### WRITTEN INSTRUCTION
Find each line in the data below that contains the word "patchwork", and copy those lines in full.

* start PROVIDED DATA *

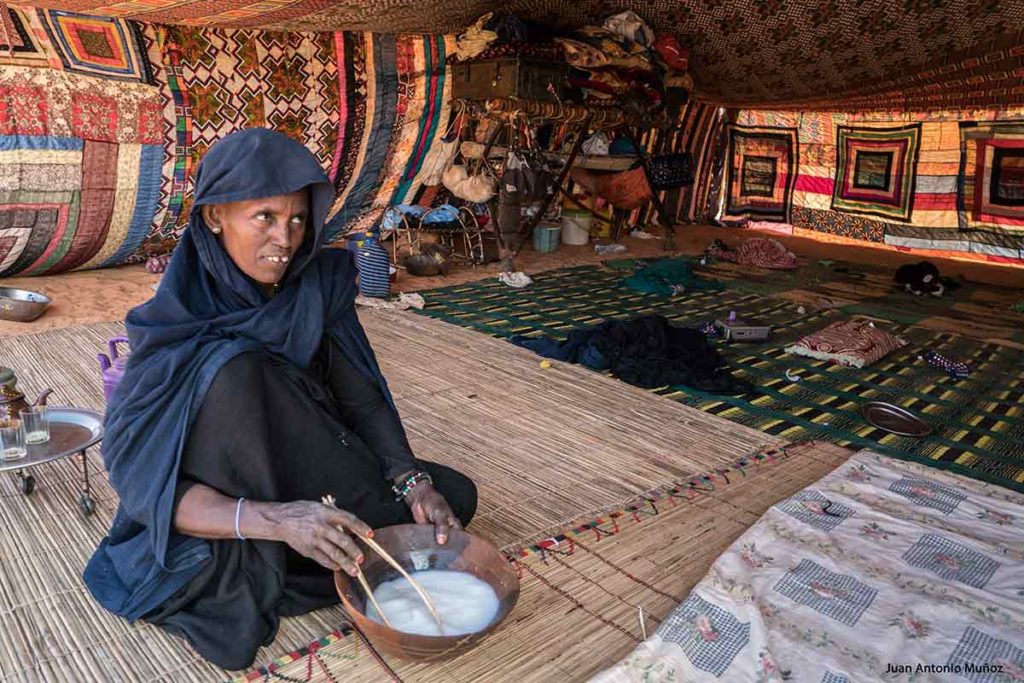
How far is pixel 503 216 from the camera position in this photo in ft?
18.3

* end PROVIDED DATA *
* start PROVIDED DATA *

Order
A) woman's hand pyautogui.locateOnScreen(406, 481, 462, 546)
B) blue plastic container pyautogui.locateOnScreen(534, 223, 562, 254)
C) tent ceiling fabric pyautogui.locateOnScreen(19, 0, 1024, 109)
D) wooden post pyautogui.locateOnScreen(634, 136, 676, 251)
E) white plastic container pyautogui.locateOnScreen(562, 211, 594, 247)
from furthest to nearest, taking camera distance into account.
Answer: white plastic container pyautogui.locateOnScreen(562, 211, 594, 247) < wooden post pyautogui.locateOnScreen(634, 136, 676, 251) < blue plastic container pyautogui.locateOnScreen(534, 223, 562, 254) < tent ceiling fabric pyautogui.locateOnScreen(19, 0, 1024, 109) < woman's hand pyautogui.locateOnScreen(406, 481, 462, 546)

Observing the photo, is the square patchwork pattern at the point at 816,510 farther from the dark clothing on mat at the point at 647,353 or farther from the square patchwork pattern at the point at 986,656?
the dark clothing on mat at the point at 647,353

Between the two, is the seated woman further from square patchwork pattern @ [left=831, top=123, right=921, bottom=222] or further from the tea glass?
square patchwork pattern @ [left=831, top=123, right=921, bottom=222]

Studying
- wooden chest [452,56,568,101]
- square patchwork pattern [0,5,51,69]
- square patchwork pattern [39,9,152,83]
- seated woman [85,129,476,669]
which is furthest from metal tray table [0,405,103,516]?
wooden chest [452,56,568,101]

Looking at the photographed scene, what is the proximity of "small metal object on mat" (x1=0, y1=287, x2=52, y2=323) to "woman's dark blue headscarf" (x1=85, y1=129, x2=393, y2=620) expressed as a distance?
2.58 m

* end PROVIDED DATA *
* start PROVIDED DATA *

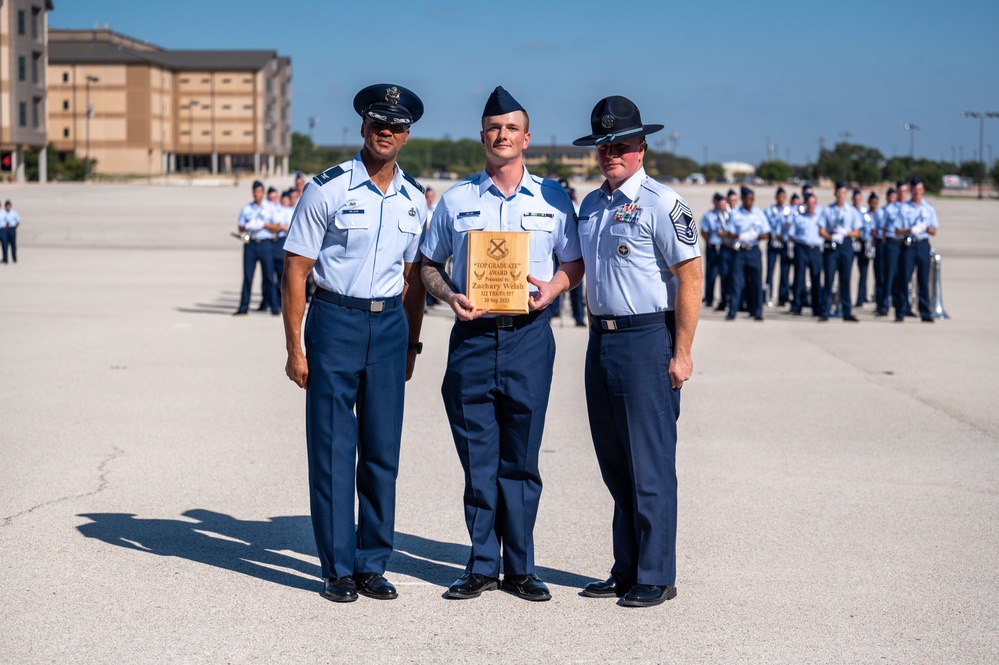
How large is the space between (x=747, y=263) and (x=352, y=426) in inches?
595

* end PROVIDED DATA *

### FULL OUTPUT
Observing the photo, is the square patchwork pattern at the point at 816,510 farther from the dark clothing on mat at the point at 647,353 or farther from the square patchwork pattern at the point at 986,656?
Between the two, is the seated woman further from square patchwork pattern @ [left=831, top=123, right=921, bottom=222] or further from the tea glass?
square patchwork pattern @ [left=831, top=123, right=921, bottom=222]
- square patchwork pattern [0,5,51,69]
- square patchwork pattern [39,9,152,83]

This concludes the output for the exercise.